The dimethyl yellow scandal was set off after Hong Kong’s Center for Food Safety discovered the prohibited dye earlier this month in prepackaged pepper-flavored dried tofu from Te Chang Food (德昌食品).
Chiang said that since dimethyl yellow is an unanticipated ingredient in the manufacturing of soybean products, it is not included in the agency’s routine tests.
“However, given this incident, the agency is to subject soybean products to dimethyl yellow tests in the future, in addition to the original testing of items for metanil yellow, hydrogen peroxide and preservatives,” Chiang said.

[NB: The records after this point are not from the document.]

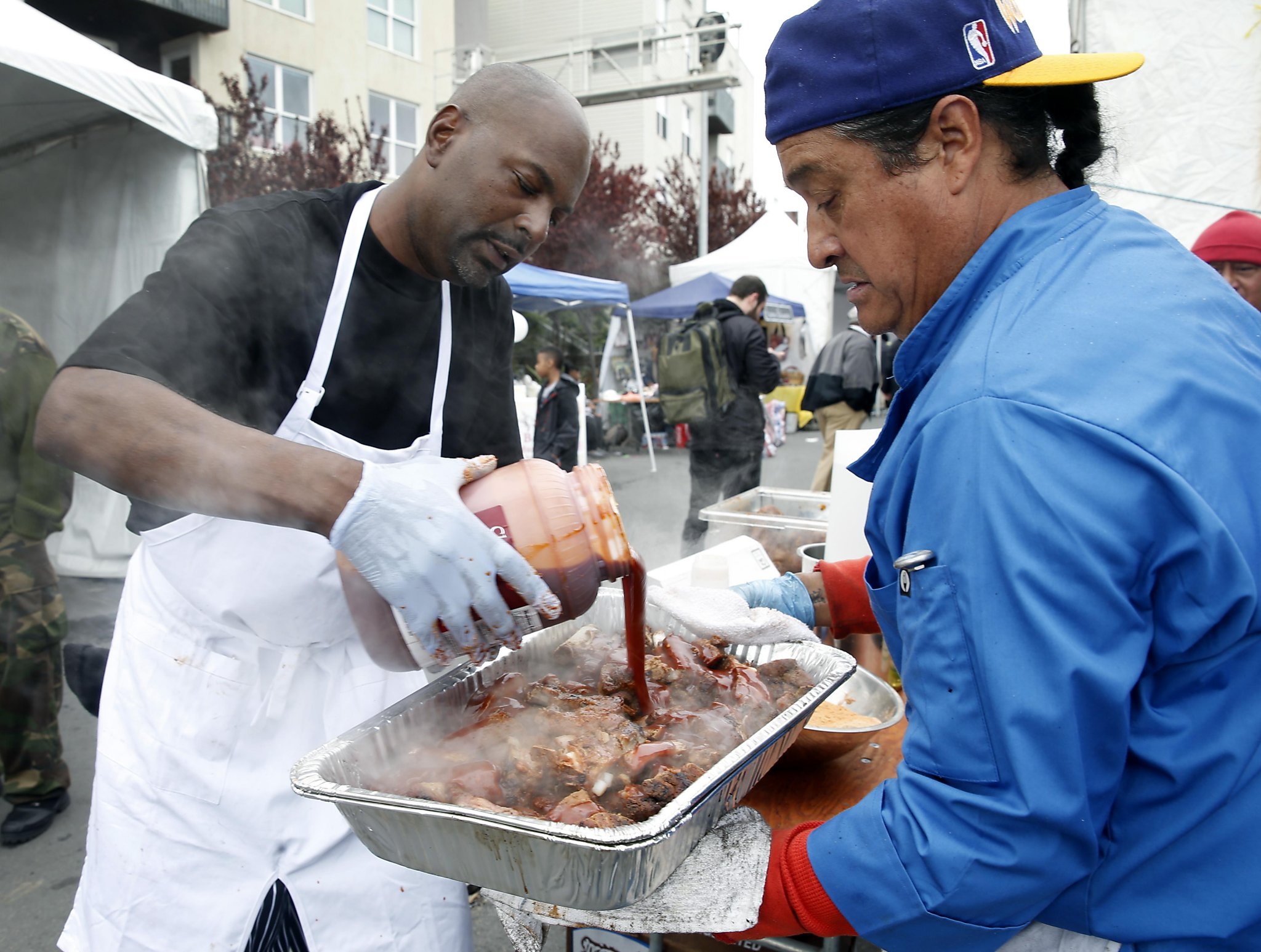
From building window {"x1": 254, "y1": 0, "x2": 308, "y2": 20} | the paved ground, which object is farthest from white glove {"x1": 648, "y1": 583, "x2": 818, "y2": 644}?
building window {"x1": 254, "y1": 0, "x2": 308, "y2": 20}

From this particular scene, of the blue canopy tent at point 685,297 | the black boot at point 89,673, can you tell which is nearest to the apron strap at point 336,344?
the black boot at point 89,673

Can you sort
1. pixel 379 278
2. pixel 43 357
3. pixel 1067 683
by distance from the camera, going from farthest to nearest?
pixel 43 357 → pixel 379 278 → pixel 1067 683

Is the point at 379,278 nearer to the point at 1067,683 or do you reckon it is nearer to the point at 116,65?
the point at 1067,683

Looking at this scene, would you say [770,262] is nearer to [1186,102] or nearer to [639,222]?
[639,222]

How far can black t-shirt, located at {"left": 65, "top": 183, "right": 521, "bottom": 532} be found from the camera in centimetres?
145

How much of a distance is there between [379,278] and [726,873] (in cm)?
145

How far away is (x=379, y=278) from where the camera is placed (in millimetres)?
1895

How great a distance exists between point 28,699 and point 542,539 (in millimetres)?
3391

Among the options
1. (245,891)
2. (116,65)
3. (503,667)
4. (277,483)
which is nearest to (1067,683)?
(277,483)

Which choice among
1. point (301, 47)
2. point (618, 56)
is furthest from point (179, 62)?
point (618, 56)

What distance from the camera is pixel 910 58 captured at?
1116mm

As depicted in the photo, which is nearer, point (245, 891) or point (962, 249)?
point (962, 249)

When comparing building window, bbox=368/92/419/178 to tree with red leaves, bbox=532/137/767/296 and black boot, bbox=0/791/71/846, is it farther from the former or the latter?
black boot, bbox=0/791/71/846

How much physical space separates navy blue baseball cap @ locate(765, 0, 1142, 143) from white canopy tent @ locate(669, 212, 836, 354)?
14.0m
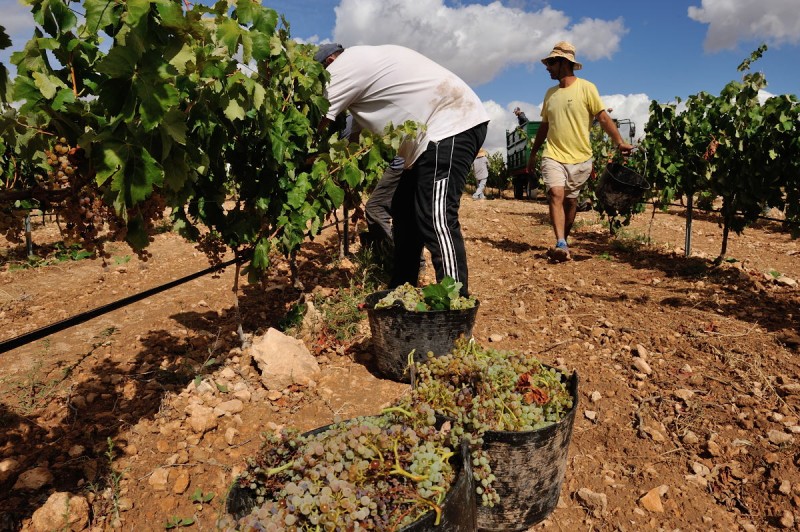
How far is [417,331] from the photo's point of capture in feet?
8.62

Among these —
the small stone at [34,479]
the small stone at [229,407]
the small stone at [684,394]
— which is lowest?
the small stone at [34,479]

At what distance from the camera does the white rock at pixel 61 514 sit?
179cm

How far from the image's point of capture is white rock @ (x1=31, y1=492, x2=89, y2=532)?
5.88 ft

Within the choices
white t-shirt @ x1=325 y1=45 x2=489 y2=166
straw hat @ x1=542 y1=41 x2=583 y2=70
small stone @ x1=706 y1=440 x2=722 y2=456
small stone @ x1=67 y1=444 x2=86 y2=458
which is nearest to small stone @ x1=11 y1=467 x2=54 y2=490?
small stone @ x1=67 y1=444 x2=86 y2=458

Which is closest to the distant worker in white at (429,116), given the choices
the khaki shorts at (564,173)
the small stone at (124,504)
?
the small stone at (124,504)

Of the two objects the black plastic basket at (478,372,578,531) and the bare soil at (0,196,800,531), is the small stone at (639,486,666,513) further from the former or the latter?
the black plastic basket at (478,372,578,531)

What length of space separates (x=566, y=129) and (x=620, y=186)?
0.91 m

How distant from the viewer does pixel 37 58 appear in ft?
5.02

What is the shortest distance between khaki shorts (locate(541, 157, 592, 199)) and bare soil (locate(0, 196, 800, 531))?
91cm

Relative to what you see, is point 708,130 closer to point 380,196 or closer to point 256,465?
point 380,196

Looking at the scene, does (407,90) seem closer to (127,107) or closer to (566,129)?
(127,107)

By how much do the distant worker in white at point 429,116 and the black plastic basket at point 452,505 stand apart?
1679 millimetres

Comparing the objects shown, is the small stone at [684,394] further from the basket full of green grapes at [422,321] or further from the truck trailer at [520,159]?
the truck trailer at [520,159]

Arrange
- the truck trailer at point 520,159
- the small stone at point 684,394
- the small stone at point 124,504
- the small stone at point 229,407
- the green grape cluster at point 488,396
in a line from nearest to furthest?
the green grape cluster at point 488,396 → the small stone at point 124,504 → the small stone at point 229,407 → the small stone at point 684,394 → the truck trailer at point 520,159
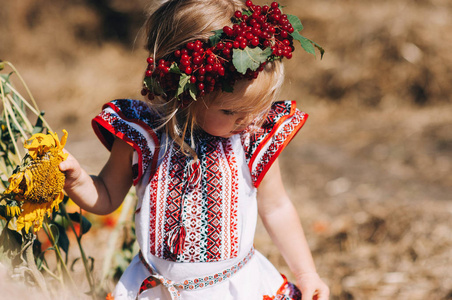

The 10 firms identified so far are Greater Taichung’s Te Chang Food, Yunlin County’s Huang Dah Mu Foods Co (黃大目食料品), Changhua County’s Yu Hsiang Food Co (裕香食品), Hsinchu County’s Li Yi Food (立義食品), New Taipei City’s Bao Hong Co (寶鴻企業), as well as Taipei’s Kuo Tai Hsin Yang Co (國泰欣陽), Chu Hsien Co (居賢), Pai Wei Chi Pin Food Co (百味集品食品), Hsiang Yi International Food (祥邑國際食品) and Yi Ching Hu Co (一金湖).